Referring now to the drawings in general, and FIGS. 1, 7, 8, 9, 10A, 10B, 10C, 11A, 11B, 11C, and 11D in particular, it will be understood that the illustrations are for the purpose of describing one or more aspects and/or embodiments of the invention and are not intended to limit the invention thereto. As seen in FIGS. 1, 7, 8, 9, 10A, 10B, 10C, 11A, 11B, 11C, and 11D, a stirling engine, generally designated 12, is shown according to the present invention. The stirling engine 12 includes at least two fluid chambers 14, 14′ including a displacer 40 and a movable seal 16 separating the at least two fluid chambers 14, 14′. The stirling engine 12 further may include any one of at least one heat source 22, at least one heat sink 24, at least one converter 20, or any combination of any two or more of the preceding.

The at least one heat source 22 may have any structure that permits a stirling engine 12 to perform its function. Examples include, without limitation, any one of a solar heat source, a fossil fuel-fired heat source, a heat recoverer for recovering heat from another process, or any combination of any two or more of the preceding. FIGS. 11A, 11B, 11C, and 11D include an example of a fossil fuel-fired heat source, namely, a burner. Such fossil fuel-fired heat source may include, without limitation, any one of a petroleum-based-fired heat source, a coal-based-fired heat source, a natural-gas-based-fired heat source, a peat-based-fired heat source, a wood-based-fired heat source, a corn-based-fired heat source, or any combination of any two or more of the preceding.

A stirling engine 12 may include a heat-recovery mechanism 42 as illustrated in FIGS. 11A, 11B, 11C, and 11D. Alternatively or additionally, a heat recoverer may be used to recover heat from another process. As a non-limiting example, a heat recoverer may be capable of handling exhaust from another process or operation and recover the energy from such exhaust.
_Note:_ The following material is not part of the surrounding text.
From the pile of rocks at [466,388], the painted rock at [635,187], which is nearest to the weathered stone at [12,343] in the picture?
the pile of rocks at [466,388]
A heat sink 24 may be made using a material or combination of materials having any one of a relatively high specific heat, a relatively high thermal conductivity, or any combination of any of two or more of the preceding. In this manner, energy may be removed from a working fluid proximate to a heat sink 24 and thereby facilitate a more effective operation of a stirling engine according to an aspect of the present invention. In another aspect, a heat sink 24 further may include at least one mechanism 66 capable of facilitating force convection, such as, for example, the fins shown in FIGS. 7, 8, and 9. This too may facilitate a more effective operation of a stirling engine according to an aspect of the present invention. An alternative or additional mechanism 66 capable of facilitating force convection includes a fan as illustrated in FIGS. 11B and 11C.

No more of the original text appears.